Defying Gravity, 19/?, by ainsleyaisling

Jan 01, 2009 15:44

Title: Defying Gravity, 19/?
Author: ainsleyaisling
Rating: PG
'Verse: Musical AU; some details from bookverse
Summary: Glinda and Elphaba - and Fiyero - working hand-in-hand, the way it was supposed to be . . . maybe . . .
This chapter: A new magic may be coming into the picture, and Glinda explores.
Disclaimer: Wicked belongs mostly to Gregory Maguire, and musicalverse belongs to Stephen Schwartz, Winnie Holzman, and possibly Universal.
Notes: Sequel to "The Effects of Gravity," a link to all chapters of which, plus the posted chapters of this story, can be found here. The previous chapter of this story can be found here.



~~Elphaba~~

Glinda was right, in that the entire idea seemed sort of crazy in the morning - but not crazy enough to forget about it entirely. She waited until Glinda had finished most of a cup of tea, and then said, "So, do you want to try it?"

She didn't have to say what she was talking about - although they hadn't discussed the idea all morning, she knew they were both thinking about it.
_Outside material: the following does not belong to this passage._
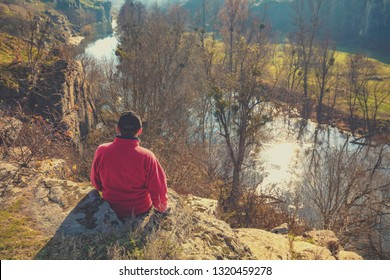 A man sitting on a stone above a beautiful mountain river in sunny autumn day. The man looking at water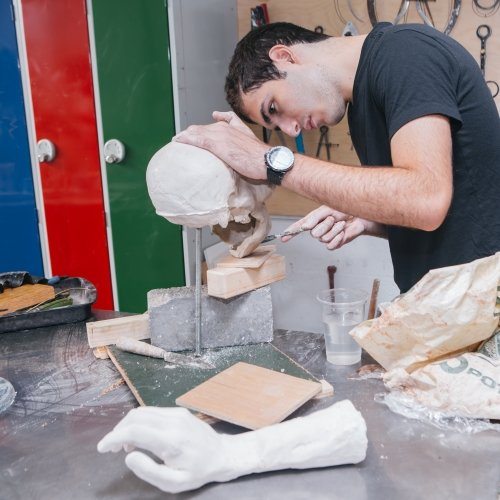 Male student working on a ceramic skull in workshop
Glinda pointed to herself with her teaspoon. "Me?"

"It was your idea."

"You keep saying that," Glinda said, putting her teaspoon carefully into her cup, "and I don't think that makes it true."

"I wouldn't have thought of it without you," Elphaba said. She cleared a little space on the table between them, pushing aside a plate of toast. "Anyway I sort of want to see what happens if you actually try your idea."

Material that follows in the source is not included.